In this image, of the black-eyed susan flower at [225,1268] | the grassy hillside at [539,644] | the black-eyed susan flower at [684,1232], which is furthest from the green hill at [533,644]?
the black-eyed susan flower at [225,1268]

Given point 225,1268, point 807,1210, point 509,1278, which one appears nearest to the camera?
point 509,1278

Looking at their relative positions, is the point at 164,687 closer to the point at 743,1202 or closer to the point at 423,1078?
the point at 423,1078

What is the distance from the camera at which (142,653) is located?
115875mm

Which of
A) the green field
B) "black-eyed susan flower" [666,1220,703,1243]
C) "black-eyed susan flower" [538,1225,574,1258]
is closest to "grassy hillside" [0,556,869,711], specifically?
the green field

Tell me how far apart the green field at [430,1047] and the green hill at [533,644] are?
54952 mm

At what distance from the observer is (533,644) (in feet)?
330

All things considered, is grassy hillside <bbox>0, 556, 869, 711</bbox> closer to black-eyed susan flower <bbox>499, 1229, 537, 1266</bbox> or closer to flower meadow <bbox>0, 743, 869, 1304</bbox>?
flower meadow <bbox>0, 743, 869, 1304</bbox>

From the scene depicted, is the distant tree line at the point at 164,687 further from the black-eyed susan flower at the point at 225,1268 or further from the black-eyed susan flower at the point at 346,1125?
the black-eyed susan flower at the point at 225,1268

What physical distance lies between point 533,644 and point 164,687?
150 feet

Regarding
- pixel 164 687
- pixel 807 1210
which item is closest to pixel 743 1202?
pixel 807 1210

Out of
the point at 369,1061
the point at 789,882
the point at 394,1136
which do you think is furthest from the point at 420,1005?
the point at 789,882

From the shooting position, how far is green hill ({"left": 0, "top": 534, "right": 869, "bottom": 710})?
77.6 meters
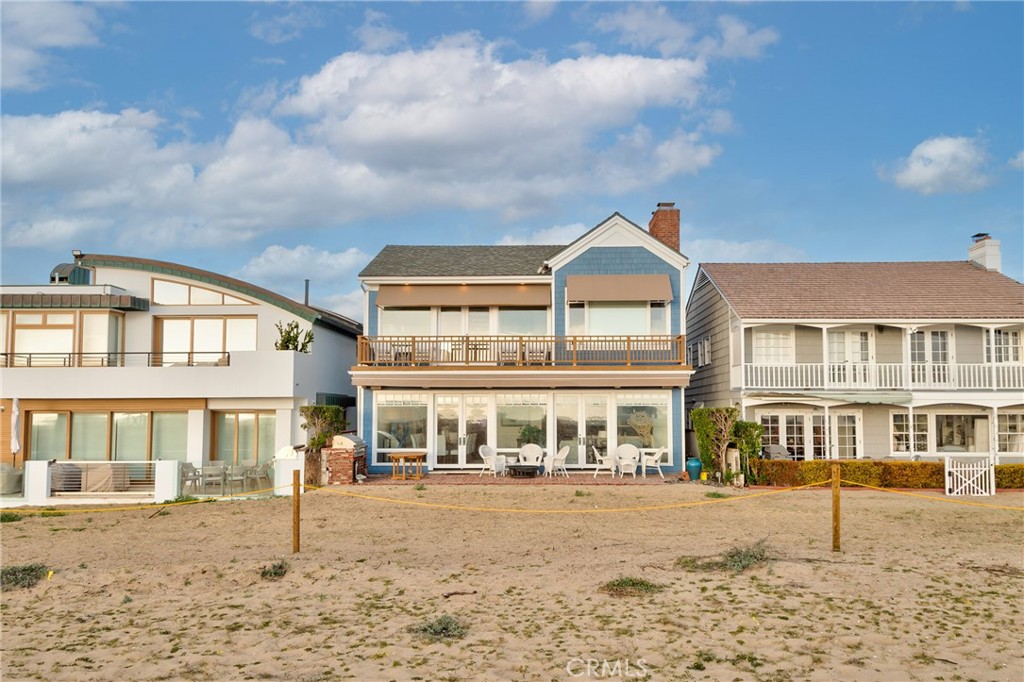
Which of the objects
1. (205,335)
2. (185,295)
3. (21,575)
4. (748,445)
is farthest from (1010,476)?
(185,295)

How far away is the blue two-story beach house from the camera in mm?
22781

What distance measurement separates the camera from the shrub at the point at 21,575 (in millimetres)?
10766

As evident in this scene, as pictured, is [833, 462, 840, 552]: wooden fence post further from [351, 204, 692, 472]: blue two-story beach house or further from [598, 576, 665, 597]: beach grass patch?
[351, 204, 692, 472]: blue two-story beach house

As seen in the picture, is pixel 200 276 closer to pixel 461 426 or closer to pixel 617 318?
pixel 461 426

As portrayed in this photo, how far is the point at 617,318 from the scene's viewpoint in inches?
947

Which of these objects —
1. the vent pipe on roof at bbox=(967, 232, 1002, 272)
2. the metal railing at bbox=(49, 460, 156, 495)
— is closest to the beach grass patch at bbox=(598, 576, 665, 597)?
the metal railing at bbox=(49, 460, 156, 495)

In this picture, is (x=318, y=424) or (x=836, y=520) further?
(x=318, y=424)

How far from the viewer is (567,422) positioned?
23.5 metres

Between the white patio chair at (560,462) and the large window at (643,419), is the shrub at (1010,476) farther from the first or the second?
the white patio chair at (560,462)

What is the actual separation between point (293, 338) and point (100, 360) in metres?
6.27

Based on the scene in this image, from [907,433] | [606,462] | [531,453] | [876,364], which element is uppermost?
[876,364]

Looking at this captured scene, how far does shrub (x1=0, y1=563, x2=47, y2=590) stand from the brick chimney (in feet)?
66.1

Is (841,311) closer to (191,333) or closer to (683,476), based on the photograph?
(683,476)

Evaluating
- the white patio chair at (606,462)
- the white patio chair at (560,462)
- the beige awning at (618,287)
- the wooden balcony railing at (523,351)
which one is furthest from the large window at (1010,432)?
the white patio chair at (560,462)
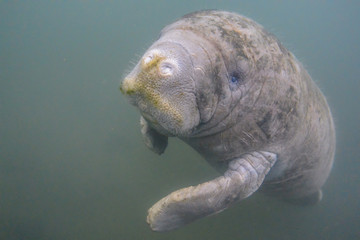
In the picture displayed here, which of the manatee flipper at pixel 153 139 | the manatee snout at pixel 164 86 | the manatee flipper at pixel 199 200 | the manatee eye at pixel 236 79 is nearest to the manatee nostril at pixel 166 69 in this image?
the manatee snout at pixel 164 86

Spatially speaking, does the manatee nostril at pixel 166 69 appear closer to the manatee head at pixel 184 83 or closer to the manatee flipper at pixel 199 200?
the manatee head at pixel 184 83

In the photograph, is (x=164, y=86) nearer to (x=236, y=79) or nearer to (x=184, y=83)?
(x=184, y=83)

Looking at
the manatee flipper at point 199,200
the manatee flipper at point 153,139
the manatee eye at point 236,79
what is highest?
the manatee eye at point 236,79

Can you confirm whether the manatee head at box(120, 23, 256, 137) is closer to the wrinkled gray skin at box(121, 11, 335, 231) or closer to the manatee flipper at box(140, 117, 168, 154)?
the wrinkled gray skin at box(121, 11, 335, 231)

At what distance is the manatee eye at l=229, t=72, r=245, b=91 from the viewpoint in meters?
2.22

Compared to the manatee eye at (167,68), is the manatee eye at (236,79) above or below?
below

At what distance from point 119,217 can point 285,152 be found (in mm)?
4712

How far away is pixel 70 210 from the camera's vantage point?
6824 millimetres

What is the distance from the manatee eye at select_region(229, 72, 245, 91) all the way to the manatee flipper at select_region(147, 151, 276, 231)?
0.91 metres

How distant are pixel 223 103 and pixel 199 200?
0.89 metres

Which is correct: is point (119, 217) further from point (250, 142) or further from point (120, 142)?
point (250, 142)

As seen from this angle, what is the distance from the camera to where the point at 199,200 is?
7.53ft

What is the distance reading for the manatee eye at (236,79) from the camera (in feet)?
7.30

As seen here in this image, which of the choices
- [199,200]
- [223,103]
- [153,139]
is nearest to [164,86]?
[223,103]
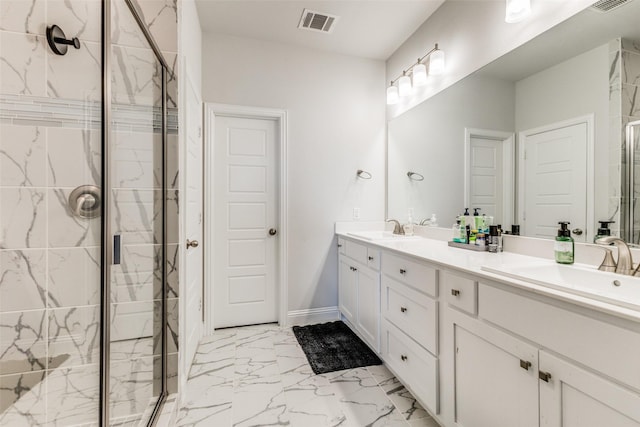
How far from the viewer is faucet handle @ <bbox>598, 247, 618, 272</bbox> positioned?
117cm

WHAT THE TASK REQUIRES: Identify every line of the records above that contains the string "viewpoint", matching case exactly, and copy each such line.

CORRECT RESULT:
As portrayed in this photo, how far is the point at 617,318 from the scene's viewpoint in inches?
At what distance is the manatee eye at l=229, t=72, r=245, b=91 from the viewpoint in meters?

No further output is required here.